In the entries below, every line with the string "plains" is to be reported.

Start of Data for review

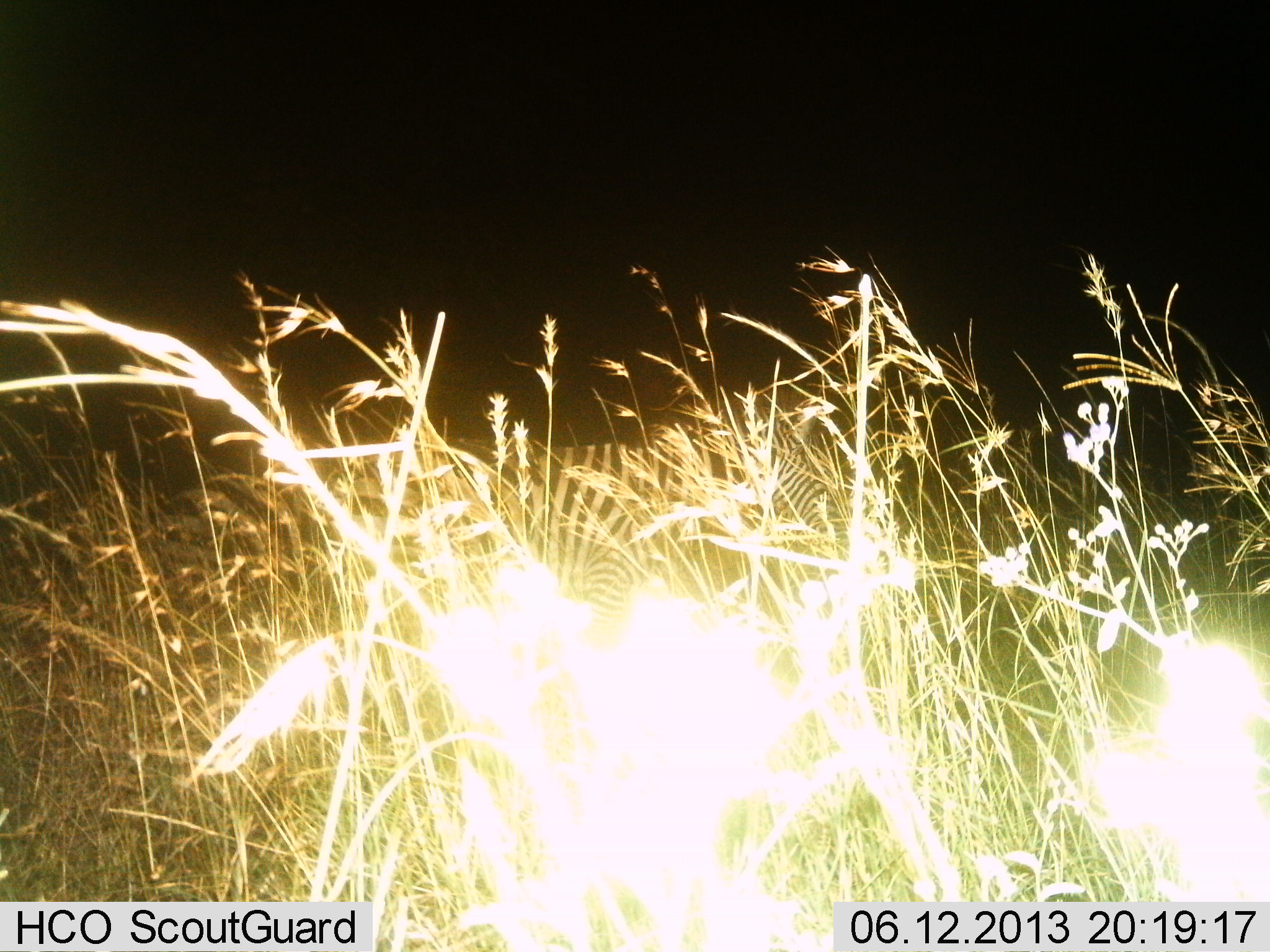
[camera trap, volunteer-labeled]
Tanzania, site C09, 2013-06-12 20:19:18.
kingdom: Animalia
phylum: Chordata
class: Mammalia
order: Perissodactyla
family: Equidae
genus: Equus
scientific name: Equus quagga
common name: plains zebra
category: zebra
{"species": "zebra (plains zebra) (Equus quagga)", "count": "2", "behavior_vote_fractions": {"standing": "70%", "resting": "10%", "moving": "20%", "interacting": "0%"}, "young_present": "0%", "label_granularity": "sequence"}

End of Data for review

Task result
common name: plains zebra
{"species": "zebra (plains zebra) (Equus quagga)", "count": "2", "behavior_vote_fractions": {"standing": "70%", "resting": "10%", "moving": "20%", "interacting": "0%"}, "young_present": "0%", "label_granularity": "sequence"}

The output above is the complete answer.